(Requests)
**a.** Transcribe the stretch from "On Fri, 2009-07-17" through "I don't understand." in the mailing list reply about PCI power states during resume.
**b.** Go on with the mailing list reply about PCI power states during resume, starting after its last line.

(Document extract)

--- Begin ---

Re: [linux-pm] [PATCH] [suspend] pci_raw_set_power_state: replacemsleep by udelay in resuming procedure

From: Wu Zhangjin
Date: Tue Jul 21 2009 - 22:24:12 EST


On Fri, 2009-07-17 at 04:33 +0200, Rafael J. Wysocki wrote:
> On Friday 17 July 2009, Wu Zhangjin wrote:
> > Hi,
> >
> > On Thu, 2009-07-16 at 13:02 -0400, Alan Stern wrote:
> > > On Thu, 16 Jul 2009, Wu Zhangjin wrote:
> > >
> > > > we can not call msleep() when resuming from STR/Standby: if the
> > > > current_state of the pci device is PCI_D3hot, means we are in the
> > > > procedure of resuming, in this procedure, we can not re-schedule,
> > > > otherwise, there will be a deadlock.
> > >
> > > I don't understand.
> > >
> > > First of all, why does current_state == PCI_D3hot mean the system is
> > > resuming from sleep? Isn't it possible that the PCI device is going
> > > through a runtime resume?
> > >
> > > Secondly, why will scheduling during a resume cause a deadlock?
> >
> > Sorry, I'm stupid to make conclusion before describing the problem
> > clearly, here is the problem I encountered:
> >
> > when I enabled SUSPEND=y in linux-2.6.30.1(with relative patches) on a
> > loongson-based machine(yeeloong laptop,loongson is mips-compatiable), I
> > tried to suspend it via "echo standby > /sys/power/state", with the
> > serial port debugging support, I found it enter into the standby mode
> > successfully. and then, tried to wake it up via the keyboard interrupt,
> > but it stopped at the "Power_up_devices:" of kernel/power/main.c.

--- End ---

(Record list)

--- Begin ---

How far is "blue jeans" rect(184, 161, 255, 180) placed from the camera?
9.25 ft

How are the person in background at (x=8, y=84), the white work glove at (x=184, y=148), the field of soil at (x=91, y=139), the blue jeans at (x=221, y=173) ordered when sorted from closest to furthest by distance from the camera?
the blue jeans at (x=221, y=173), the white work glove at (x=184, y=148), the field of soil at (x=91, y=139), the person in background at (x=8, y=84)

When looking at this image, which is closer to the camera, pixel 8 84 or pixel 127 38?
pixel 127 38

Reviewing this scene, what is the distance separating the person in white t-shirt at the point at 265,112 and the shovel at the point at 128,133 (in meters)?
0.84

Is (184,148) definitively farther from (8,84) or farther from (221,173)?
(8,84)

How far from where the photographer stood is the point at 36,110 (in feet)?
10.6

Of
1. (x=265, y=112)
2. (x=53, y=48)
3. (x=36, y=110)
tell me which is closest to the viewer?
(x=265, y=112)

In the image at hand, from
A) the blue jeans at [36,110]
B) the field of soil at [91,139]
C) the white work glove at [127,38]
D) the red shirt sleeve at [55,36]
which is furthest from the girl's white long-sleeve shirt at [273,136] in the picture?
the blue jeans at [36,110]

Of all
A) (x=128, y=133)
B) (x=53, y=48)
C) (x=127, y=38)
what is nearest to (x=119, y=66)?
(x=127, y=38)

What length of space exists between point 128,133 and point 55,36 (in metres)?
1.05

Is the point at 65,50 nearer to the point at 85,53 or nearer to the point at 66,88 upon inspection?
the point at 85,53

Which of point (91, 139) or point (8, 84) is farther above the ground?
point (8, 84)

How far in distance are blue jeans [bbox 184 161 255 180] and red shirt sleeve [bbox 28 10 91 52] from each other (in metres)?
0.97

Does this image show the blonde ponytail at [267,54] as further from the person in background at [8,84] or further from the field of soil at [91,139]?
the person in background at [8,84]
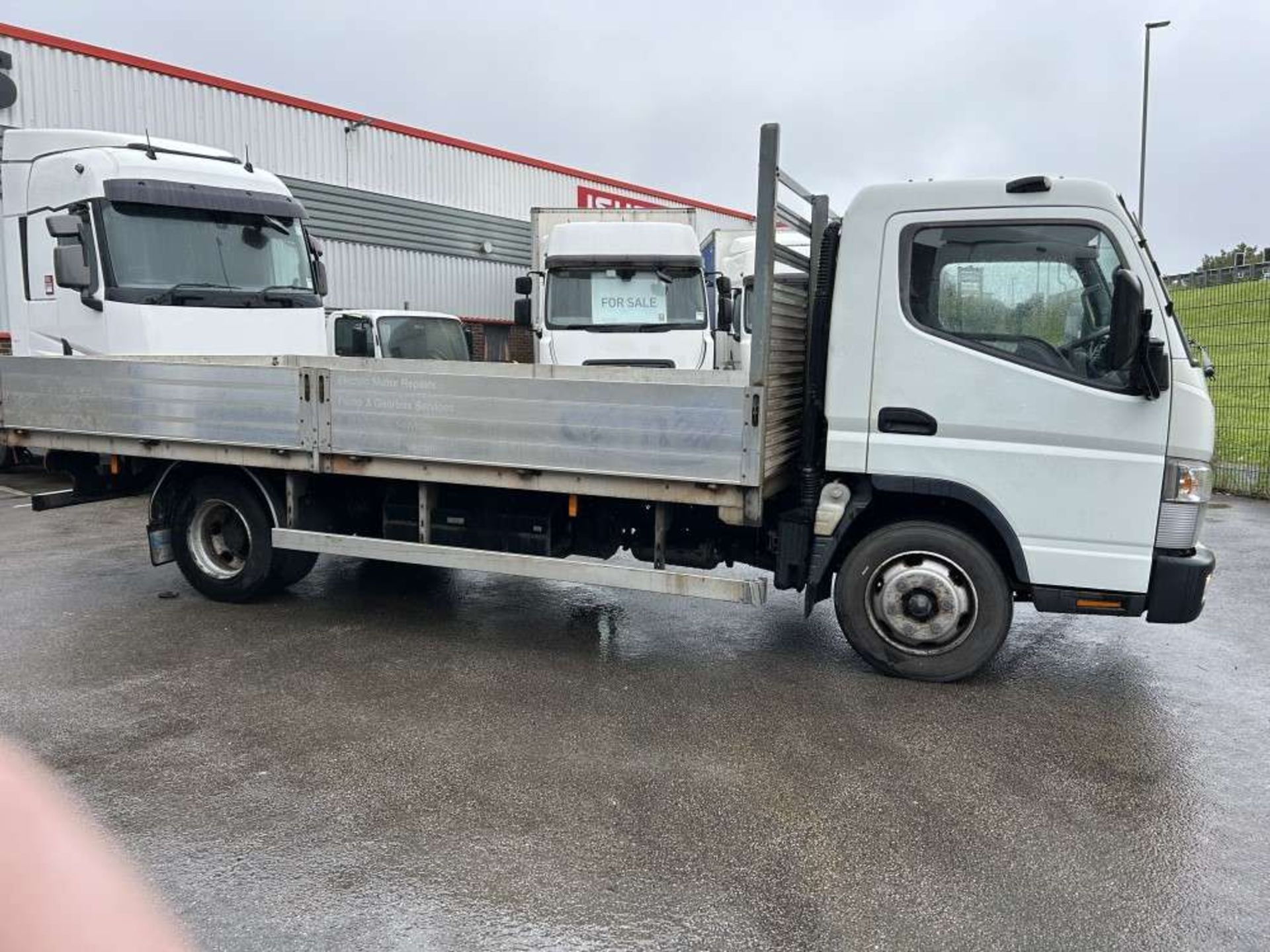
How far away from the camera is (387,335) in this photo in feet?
44.1

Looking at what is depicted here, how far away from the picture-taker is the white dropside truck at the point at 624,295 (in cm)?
1041

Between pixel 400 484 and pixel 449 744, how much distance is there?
84.2 inches

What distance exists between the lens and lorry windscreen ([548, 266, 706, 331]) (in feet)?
34.6

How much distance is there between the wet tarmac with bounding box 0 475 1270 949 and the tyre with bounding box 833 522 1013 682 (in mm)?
169

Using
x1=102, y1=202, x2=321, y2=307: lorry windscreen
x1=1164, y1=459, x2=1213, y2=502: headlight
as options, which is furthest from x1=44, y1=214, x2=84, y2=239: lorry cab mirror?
x1=1164, y1=459, x2=1213, y2=502: headlight

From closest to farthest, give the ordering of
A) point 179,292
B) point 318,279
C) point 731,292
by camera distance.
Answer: point 179,292 → point 318,279 → point 731,292

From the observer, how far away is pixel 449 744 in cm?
430

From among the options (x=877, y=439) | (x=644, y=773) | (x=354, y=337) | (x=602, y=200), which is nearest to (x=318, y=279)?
(x=354, y=337)

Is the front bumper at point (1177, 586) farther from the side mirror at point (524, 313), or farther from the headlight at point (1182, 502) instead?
the side mirror at point (524, 313)

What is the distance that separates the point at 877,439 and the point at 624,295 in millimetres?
6064

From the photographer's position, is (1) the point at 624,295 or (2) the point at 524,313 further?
(2) the point at 524,313

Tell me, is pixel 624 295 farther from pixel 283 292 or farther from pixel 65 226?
pixel 65 226

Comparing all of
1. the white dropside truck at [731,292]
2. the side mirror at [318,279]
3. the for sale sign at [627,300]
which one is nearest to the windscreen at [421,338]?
the side mirror at [318,279]

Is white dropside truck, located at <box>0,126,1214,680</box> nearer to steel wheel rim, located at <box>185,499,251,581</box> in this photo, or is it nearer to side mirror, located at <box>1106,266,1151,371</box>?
side mirror, located at <box>1106,266,1151,371</box>
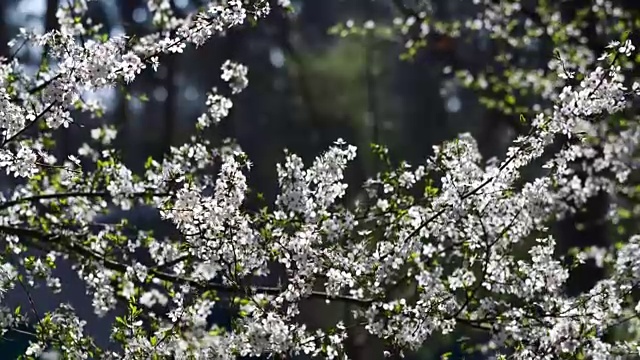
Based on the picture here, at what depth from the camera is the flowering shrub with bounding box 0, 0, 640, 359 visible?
2.18 m

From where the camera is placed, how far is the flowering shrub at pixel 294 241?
2176 millimetres

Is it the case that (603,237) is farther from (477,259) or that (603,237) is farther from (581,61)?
(477,259)

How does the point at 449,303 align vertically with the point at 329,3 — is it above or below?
below

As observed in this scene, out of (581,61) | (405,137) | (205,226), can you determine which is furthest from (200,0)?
(405,137)

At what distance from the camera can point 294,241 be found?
→ 2.23m

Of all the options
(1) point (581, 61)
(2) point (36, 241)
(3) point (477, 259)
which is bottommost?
(3) point (477, 259)

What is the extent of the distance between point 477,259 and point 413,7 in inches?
93.3

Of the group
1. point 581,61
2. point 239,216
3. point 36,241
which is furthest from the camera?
point 581,61

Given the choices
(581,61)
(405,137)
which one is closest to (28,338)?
(581,61)

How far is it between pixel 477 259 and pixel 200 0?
248cm

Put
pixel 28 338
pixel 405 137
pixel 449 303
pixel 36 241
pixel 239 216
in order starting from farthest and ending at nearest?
pixel 405 137, pixel 36 241, pixel 28 338, pixel 449 303, pixel 239 216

--- End ---

(Solved problems)
**a.**
On Fri, 2009-07-17 at 04:33 +0200, Rafael J. Wysocki wrote:
> On Friday 17 July 2009, Wu Zhangjin wrote:
> > Hi,
> >
> > On Thu, 2009-07-16 at 13:02 -0400, Alan Stern wrote:
> > > On Thu, 16 Jul 2009, Wu Zhangjin wrote:
> > >
> > > > we can not call msleep() when resuming from STR/Standby: if the
> > > > current_state of the pci device is PCI_D3hot, means we are in the
> > > > procedure of resuming, in this procedure, we can not re-schedule,
> > > > otherwise, there will be a deadlock.
> > >
> > > I don't understand.

**b.**
> >
> > here is a short path of this procedure:
> >
> > suspend_enter:
> > ...
> > device_power_down
> > ...
> > arch_suspend_disable_irqs
> > ...
> > sysdev_suspend
> > ...
> > suspend_ops->enter (board-specific part)
> > ...
> > sysdev_resume
> > ...
> > arch_suspend_enable_irqs
> > ...
> > device_power_up <-----------------------stop here
> > ...
> >
> > and then I continue to trace it:
> >
> > device_power_up:
> > dpm_power_up:
> > list_for_each_entry(dev, &dpm_list, power.entry)
> > <<DEBUG>>
> > if (dev->power.status > DPM_OFF) {
> > int error;
> >
> > dev->power.status = DPM_OFF;
> > error = resume_device_noirq(dev, state);
> > if (error)
> > pm_dev_err(dev, state, " early", error);
> > }
> >
> > I tried to add prom_putchar() at <<DEBUG>> to print something, and This
> > will make it resume from standby mode successfully. seems,
> > prom_putchar() have influenced the power.status, and make some devices
> > not enter into the condition statement, and make dpm_power_up return
> > directly. (this is very weird, not sure why?)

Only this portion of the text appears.